--- Begin Rows ---

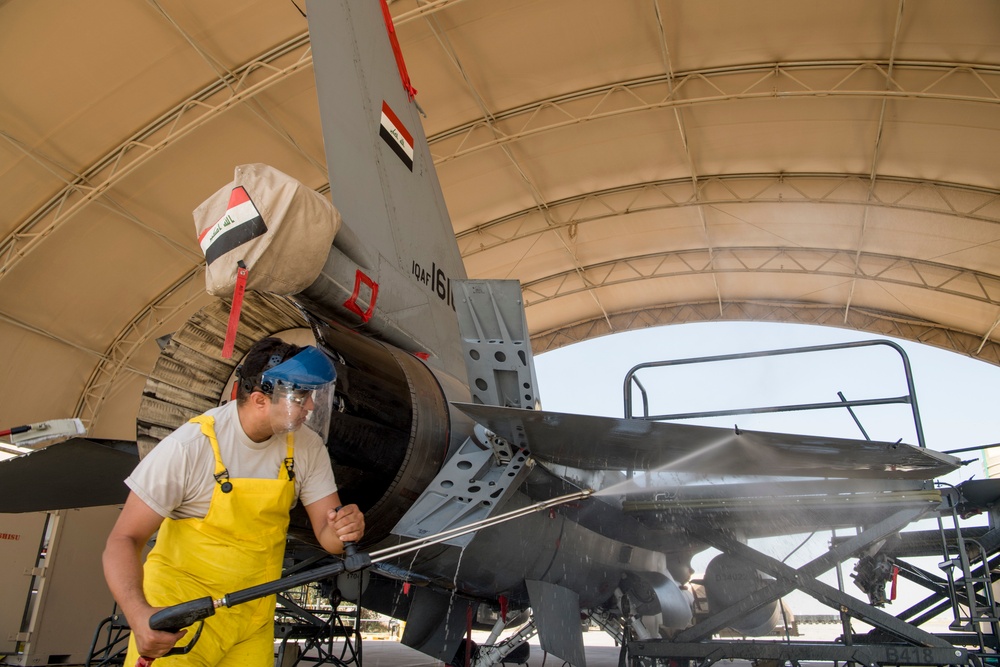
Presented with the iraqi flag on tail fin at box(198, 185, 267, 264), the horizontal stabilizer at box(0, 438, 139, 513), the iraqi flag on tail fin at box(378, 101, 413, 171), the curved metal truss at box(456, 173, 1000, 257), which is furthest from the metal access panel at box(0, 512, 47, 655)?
the iraqi flag on tail fin at box(198, 185, 267, 264)

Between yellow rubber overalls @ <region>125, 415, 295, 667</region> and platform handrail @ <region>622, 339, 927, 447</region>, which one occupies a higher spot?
platform handrail @ <region>622, 339, 927, 447</region>

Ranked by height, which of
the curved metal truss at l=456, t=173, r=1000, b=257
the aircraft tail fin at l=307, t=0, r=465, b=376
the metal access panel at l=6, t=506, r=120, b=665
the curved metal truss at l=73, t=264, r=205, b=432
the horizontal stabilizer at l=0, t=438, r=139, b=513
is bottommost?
the metal access panel at l=6, t=506, r=120, b=665

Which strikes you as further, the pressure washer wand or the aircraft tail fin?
the aircraft tail fin

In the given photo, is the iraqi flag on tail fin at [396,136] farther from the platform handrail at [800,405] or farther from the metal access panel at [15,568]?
the metal access panel at [15,568]

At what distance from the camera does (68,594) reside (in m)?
11.0

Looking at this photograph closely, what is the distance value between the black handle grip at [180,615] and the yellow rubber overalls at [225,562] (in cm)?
28

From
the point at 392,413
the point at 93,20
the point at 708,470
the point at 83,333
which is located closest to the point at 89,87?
the point at 93,20

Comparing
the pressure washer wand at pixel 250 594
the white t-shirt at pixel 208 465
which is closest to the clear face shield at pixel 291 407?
the white t-shirt at pixel 208 465

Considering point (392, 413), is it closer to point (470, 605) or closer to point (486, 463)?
point (486, 463)

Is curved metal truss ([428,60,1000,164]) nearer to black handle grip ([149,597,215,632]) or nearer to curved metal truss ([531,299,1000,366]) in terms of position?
curved metal truss ([531,299,1000,366])

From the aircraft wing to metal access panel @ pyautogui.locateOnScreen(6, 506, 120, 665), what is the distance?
10696 millimetres

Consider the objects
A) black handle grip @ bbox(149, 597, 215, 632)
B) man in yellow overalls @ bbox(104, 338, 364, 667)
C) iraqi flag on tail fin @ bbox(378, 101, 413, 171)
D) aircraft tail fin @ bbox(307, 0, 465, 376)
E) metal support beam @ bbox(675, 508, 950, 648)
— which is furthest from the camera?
metal support beam @ bbox(675, 508, 950, 648)

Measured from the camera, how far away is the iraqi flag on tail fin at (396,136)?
12.0ft

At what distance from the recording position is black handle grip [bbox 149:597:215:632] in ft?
5.12
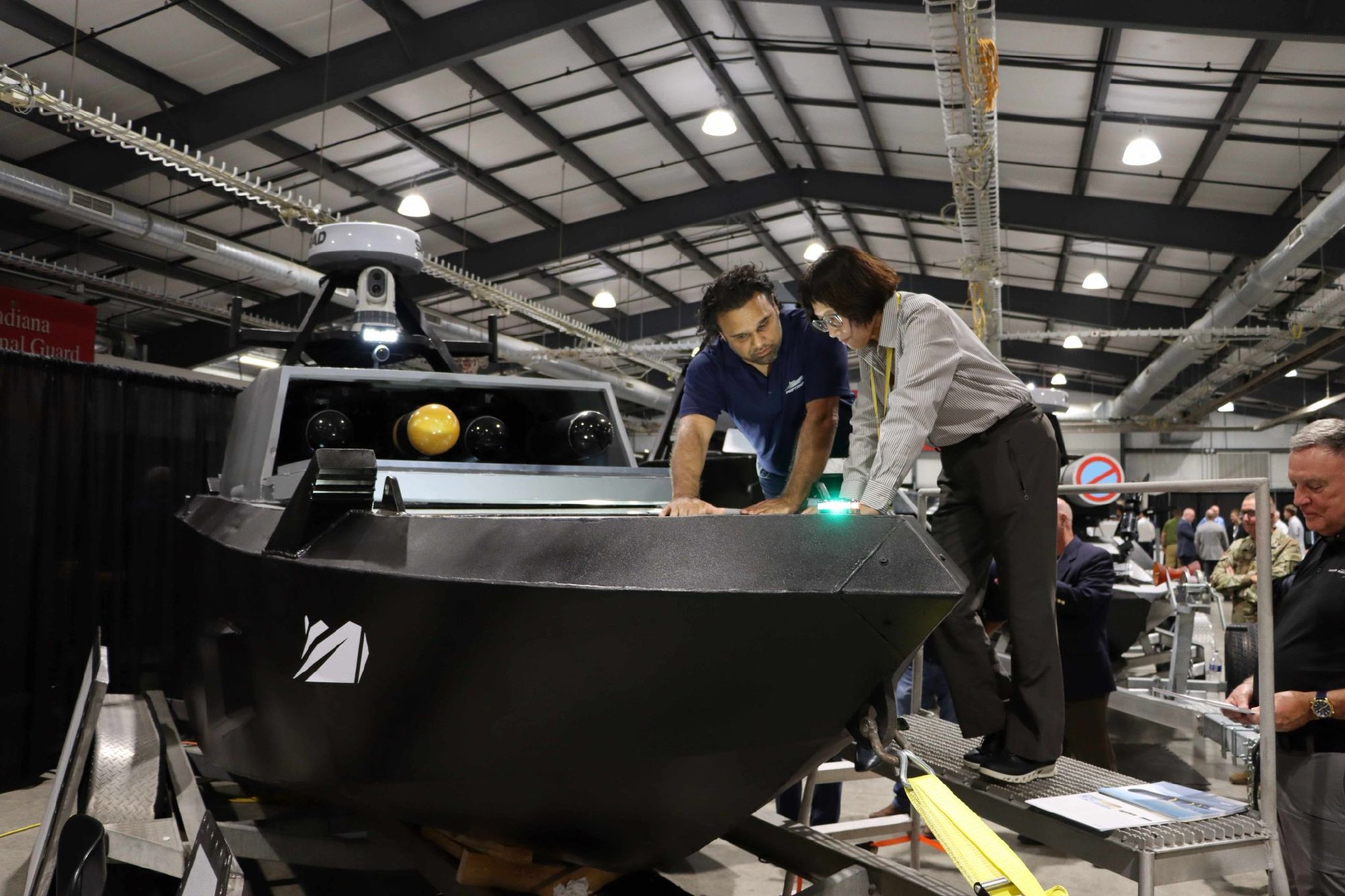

--- End Rows ---

- **Problem details**: Rewrite the part of the listing that opens with the line containing "Considering point (392, 413), is" and closes with the line containing "10696 millimetres", changing "aircraft wing" to "airplane wing" and keeping everything else the same. Give only those lines.

- **Solution to this task**:
Considering point (392, 413), is it closer to point (470, 605) or closer to point (486, 463)?
point (486, 463)

Is curved metal truss ([428,60,1000,164]) nearer to black handle grip ([149,597,215,632]) or nearer to curved metal truss ([531,299,1000,366]) in terms of position?
curved metal truss ([531,299,1000,366])

From the airplane wing to metal access panel @ pyautogui.locateOnScreen(6, 506, 120, 665), what is the distance?
10696 millimetres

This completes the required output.